[YOUR GOAL] From the text below on maxima and minima, write out word for word the passage beginning at "In applications, the" up to and including "of a function.".

[TEXT UNDER STUDY]
· · ·
In applications, the ability to find points where a function is at its lowest value (minimum) or highest value (maximum) is hugely important. The truth of this statement will become more apparent when we begin the topic of optimization in later sections.
For now, we shall begin with the first steps in determining maxima and minima of a function.
Absolute Maxima & Minima
The blue graph has an absolute maximum near $x=2.$
The red graph has an absolute minimum near $x=2.$
Maxima & Minima
Let $f$ be a function defined over an interval $I$ and let $c \in I.$
We say $f$ has an absolute maximum on $I$ at $c$ if $f(c) \geq f(x)$ for all $x \in I.$
We say $f$ has an absolute minimum on $I$ at $c$ if $f(c) \leq f(x)$ for all $x \in I.$
If$f$ has an absolute maximum on $I$ at $c$ or an absolute minimum on $I$ at $c,$ we say $f$ has an absolute extremum on $I$ at $c.$
The Extreme Value Theorem
If $f$ is a continuous function over the closed and bounded interval $[a,b],$ then there is a point in $[a,b]$ at which $f$ has an absolute maximum over $[a,b]$ and there is a point in $[a,b]$ at which $f$ has an absolute minimum over $[a,b].$
The Extreme Value Theorem
The function $f$ below is a continuous function over the closed and bounded interval $[1,4],$ The Extreme Value Theorem guarantees that this function has an absolute maximum and minimum on the interval $[1,4].$
The absolute minimum occurs at $x=2,$ and the absolute maximum occurs at the endpoint $x=4.$
Dire Warning
If the conditions of the EVT are not met, then all bets are off.
If:
1. $f$ is not continuous somewhere in the interval, or
2. the interval being considered is not closed and bounded,
then $f$ might have absolute extrema on the interval, but then again, it might not.
In this situation there are no guarantees.
Examples
The functions below all occur on the unbounded interval $(-\infty,\infty).$ The EVT does not apply.
· · ·
Data drawn from a collection
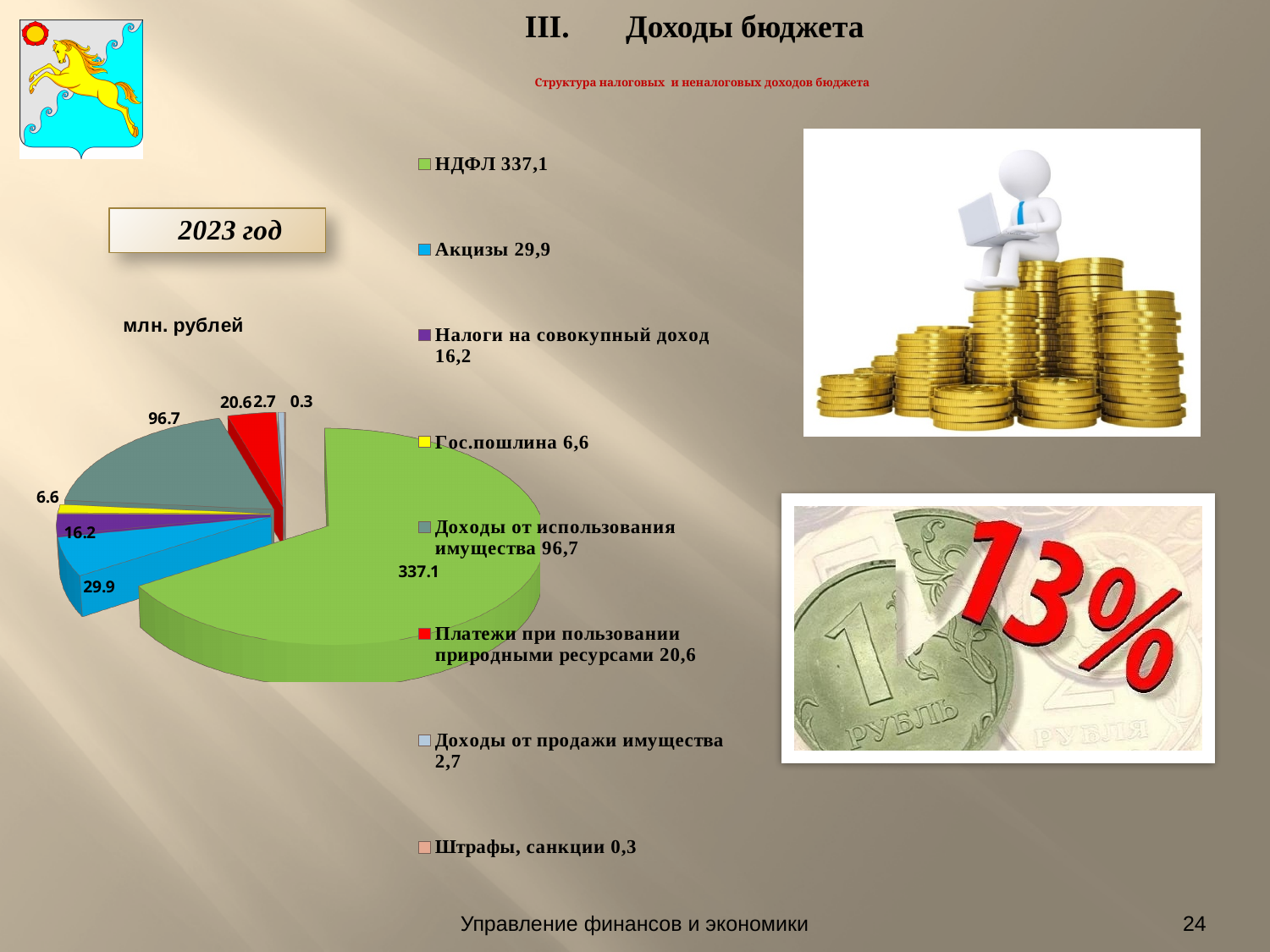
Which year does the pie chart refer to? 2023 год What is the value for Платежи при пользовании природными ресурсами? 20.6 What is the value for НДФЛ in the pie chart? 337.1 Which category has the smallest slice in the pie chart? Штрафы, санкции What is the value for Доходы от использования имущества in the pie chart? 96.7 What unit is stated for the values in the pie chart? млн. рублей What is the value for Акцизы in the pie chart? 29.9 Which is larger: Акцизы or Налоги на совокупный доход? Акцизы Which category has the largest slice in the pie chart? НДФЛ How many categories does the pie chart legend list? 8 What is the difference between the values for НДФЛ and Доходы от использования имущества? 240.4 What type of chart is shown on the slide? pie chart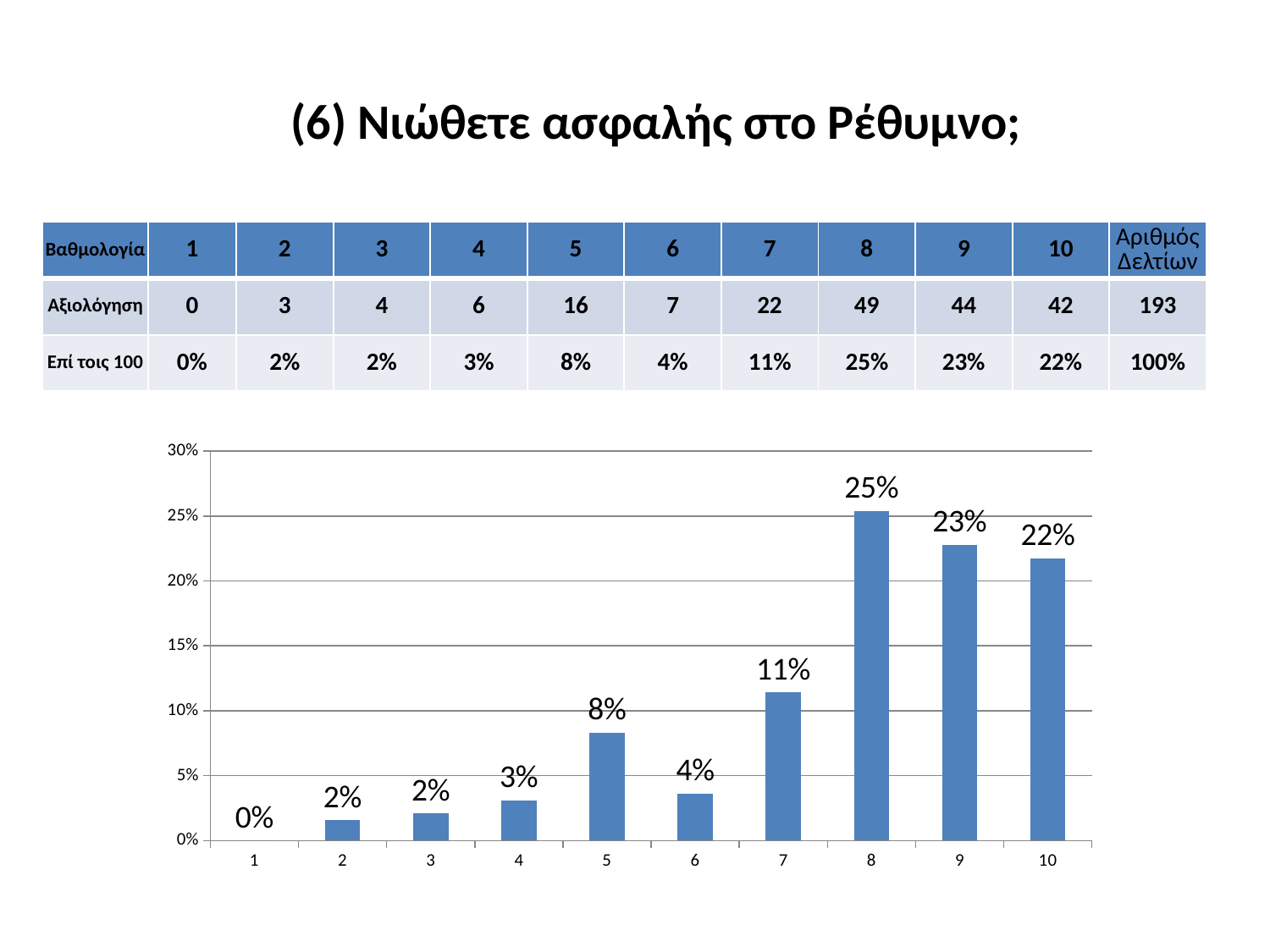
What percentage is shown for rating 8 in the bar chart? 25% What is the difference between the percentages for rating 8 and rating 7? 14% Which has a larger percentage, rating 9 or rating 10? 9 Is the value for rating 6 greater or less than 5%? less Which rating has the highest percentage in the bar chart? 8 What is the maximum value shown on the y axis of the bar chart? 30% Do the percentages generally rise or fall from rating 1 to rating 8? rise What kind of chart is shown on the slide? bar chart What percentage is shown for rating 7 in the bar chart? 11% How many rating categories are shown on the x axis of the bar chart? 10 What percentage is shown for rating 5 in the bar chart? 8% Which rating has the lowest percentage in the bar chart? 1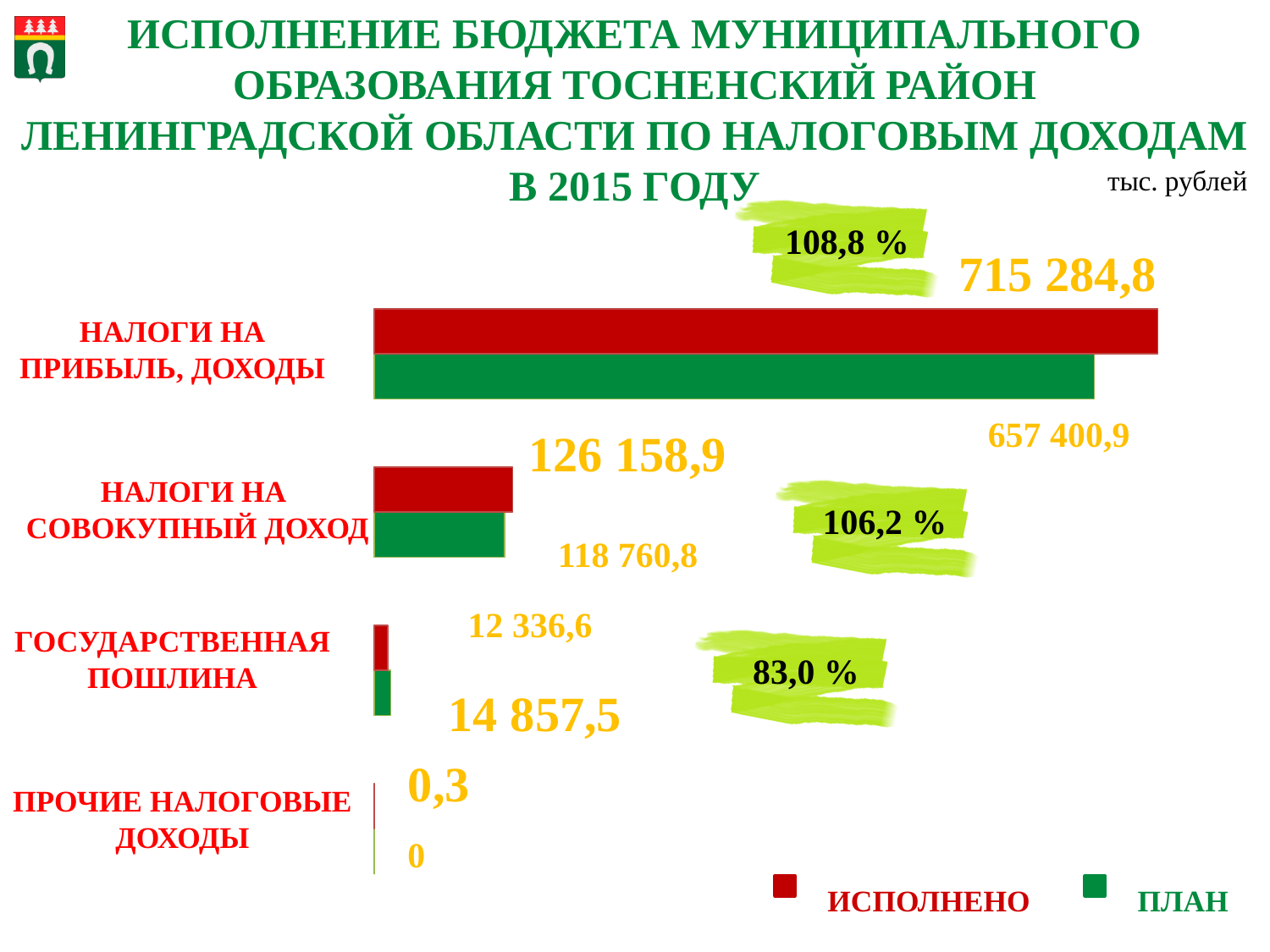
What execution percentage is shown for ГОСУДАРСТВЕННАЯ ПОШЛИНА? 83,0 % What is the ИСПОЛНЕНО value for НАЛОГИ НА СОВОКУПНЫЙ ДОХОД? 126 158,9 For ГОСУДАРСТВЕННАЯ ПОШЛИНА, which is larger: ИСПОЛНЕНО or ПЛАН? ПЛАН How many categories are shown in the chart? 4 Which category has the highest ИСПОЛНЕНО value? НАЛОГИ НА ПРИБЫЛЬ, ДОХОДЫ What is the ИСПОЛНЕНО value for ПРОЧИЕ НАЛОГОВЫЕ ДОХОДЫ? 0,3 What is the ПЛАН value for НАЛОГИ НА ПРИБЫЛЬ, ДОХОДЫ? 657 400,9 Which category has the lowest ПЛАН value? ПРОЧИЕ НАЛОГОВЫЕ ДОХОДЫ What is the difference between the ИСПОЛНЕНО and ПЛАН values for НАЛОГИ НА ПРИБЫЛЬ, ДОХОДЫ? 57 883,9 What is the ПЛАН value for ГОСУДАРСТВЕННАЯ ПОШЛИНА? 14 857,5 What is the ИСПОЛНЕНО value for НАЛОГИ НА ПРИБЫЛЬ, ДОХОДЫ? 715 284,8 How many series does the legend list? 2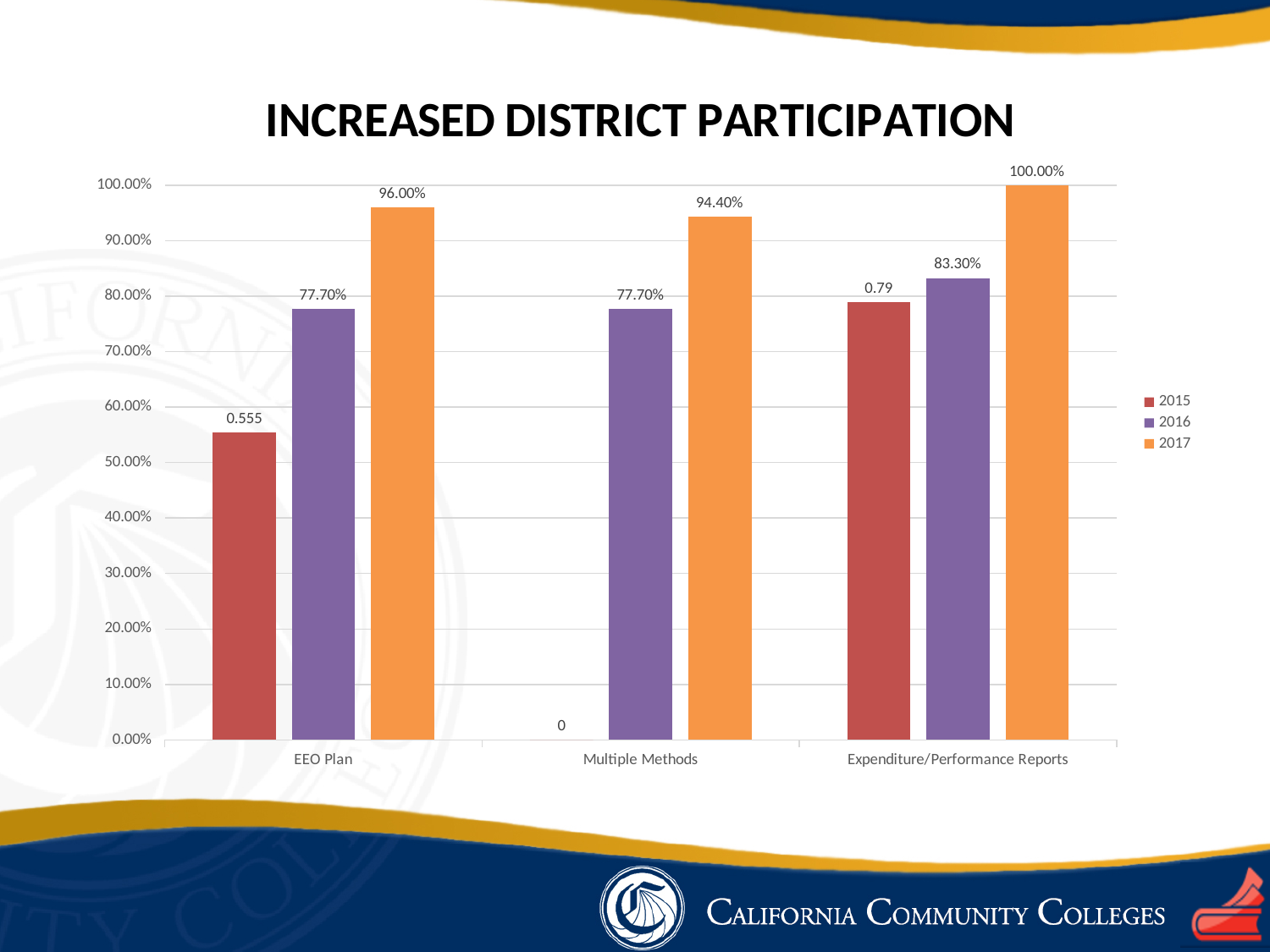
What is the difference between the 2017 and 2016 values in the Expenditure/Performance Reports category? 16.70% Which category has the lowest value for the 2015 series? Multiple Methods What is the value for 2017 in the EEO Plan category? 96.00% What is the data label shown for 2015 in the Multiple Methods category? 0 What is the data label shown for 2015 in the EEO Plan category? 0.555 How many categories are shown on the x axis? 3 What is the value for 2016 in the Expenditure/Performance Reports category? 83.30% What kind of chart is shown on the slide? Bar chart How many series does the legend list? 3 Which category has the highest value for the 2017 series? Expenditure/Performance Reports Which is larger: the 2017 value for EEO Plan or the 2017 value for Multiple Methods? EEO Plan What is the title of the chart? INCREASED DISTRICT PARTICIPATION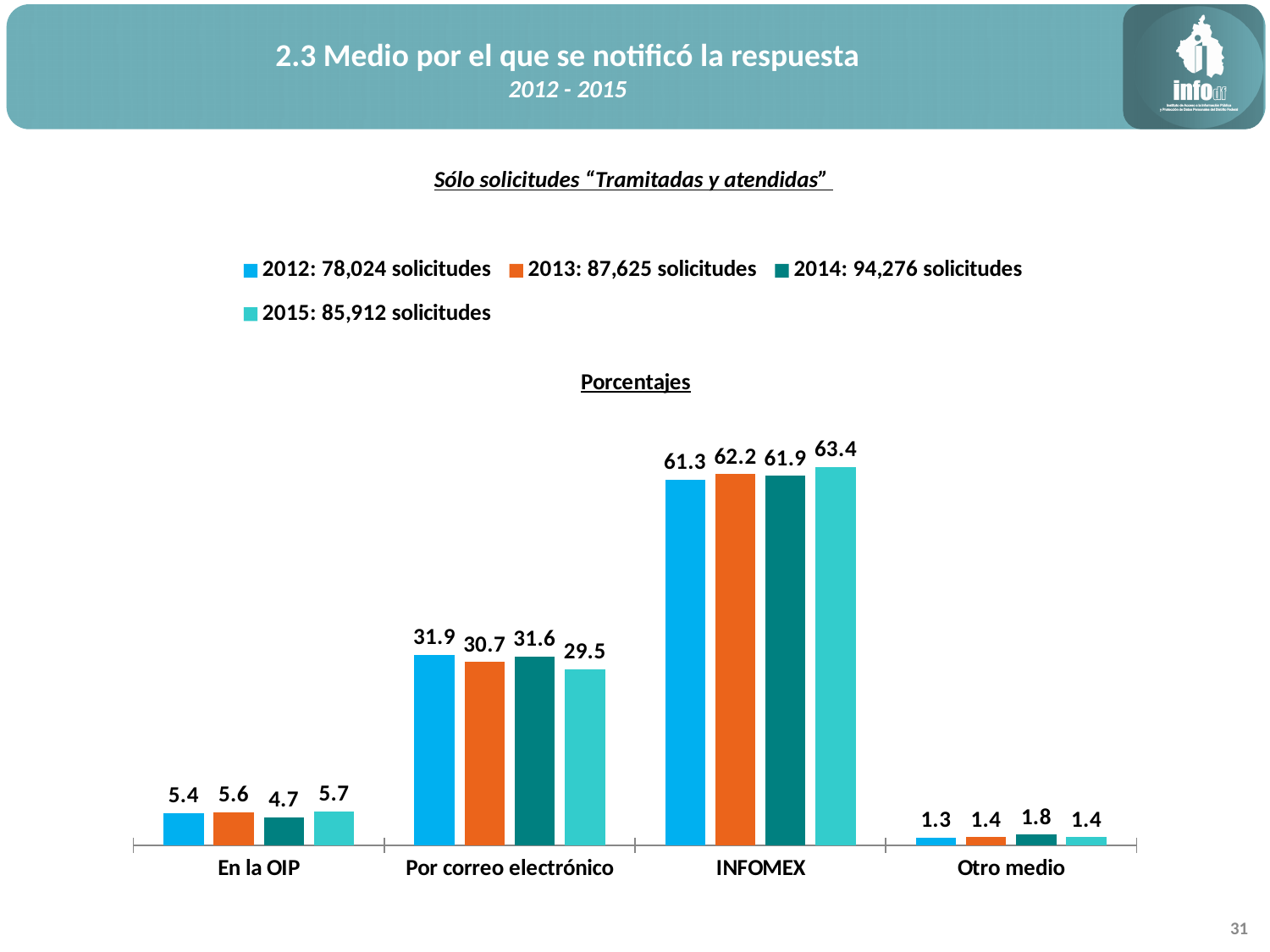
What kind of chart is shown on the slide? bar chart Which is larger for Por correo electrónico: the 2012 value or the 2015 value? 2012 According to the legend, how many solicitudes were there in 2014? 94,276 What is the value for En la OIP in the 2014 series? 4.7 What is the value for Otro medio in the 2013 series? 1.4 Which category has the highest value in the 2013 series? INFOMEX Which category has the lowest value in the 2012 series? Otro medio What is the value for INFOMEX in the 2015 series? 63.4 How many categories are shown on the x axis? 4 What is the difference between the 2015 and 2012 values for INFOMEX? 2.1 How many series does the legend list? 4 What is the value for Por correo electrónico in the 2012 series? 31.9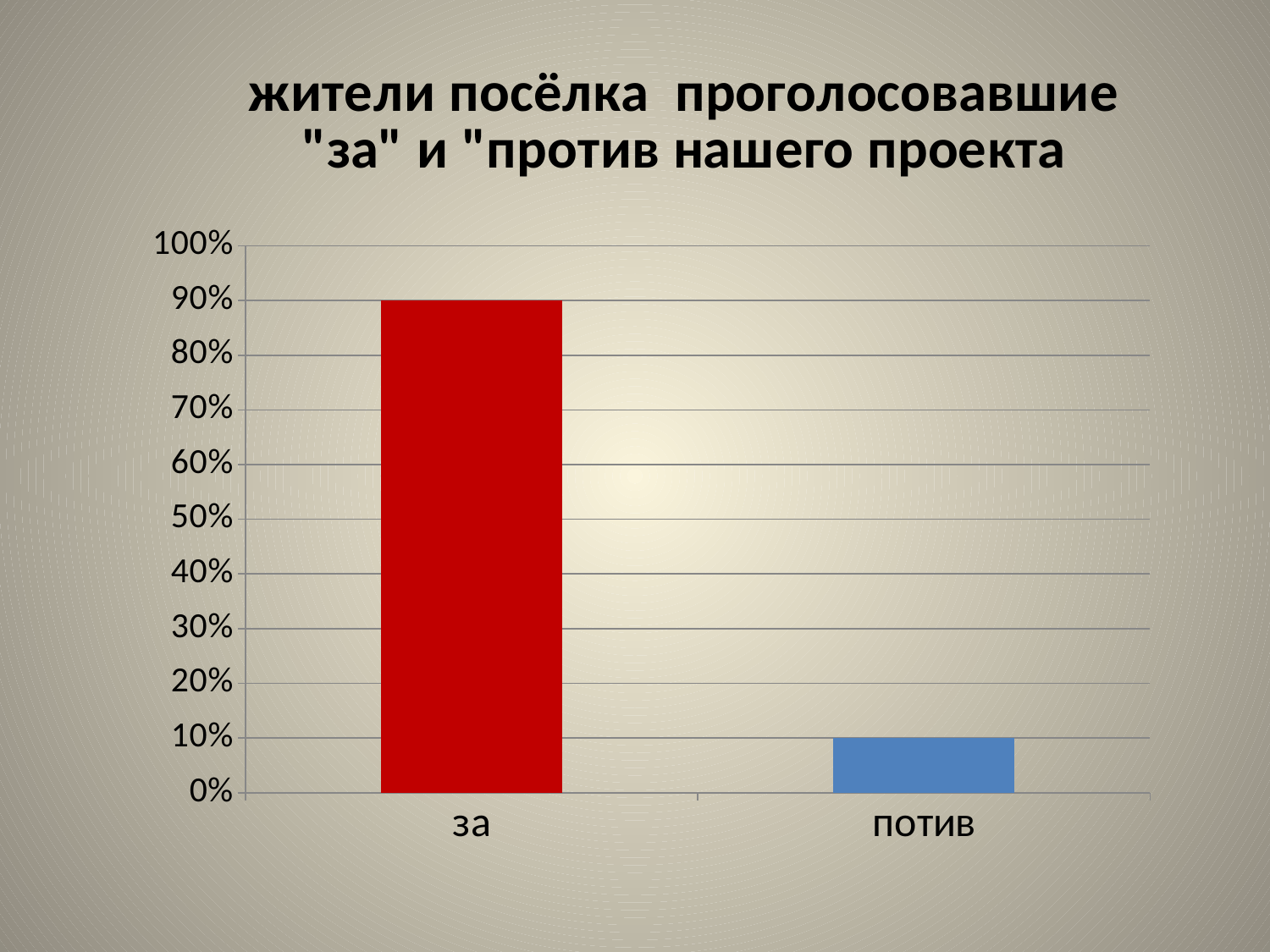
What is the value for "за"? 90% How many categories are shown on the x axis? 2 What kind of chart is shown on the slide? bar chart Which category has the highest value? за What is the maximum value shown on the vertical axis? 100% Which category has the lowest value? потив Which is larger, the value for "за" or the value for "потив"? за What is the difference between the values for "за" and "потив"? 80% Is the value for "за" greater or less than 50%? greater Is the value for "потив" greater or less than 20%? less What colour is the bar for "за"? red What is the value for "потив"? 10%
· · ·
[OUTPUT OF THE TASK]
In applications, the ability to find points where a function is at its lowest value (minimum) or highest value (maximum) is hugely important. The truth of this statement will become more apparent when we begin the topic of optimization in later sections.
For now, we shall begin with the first steps in determining maxima and minima of a function.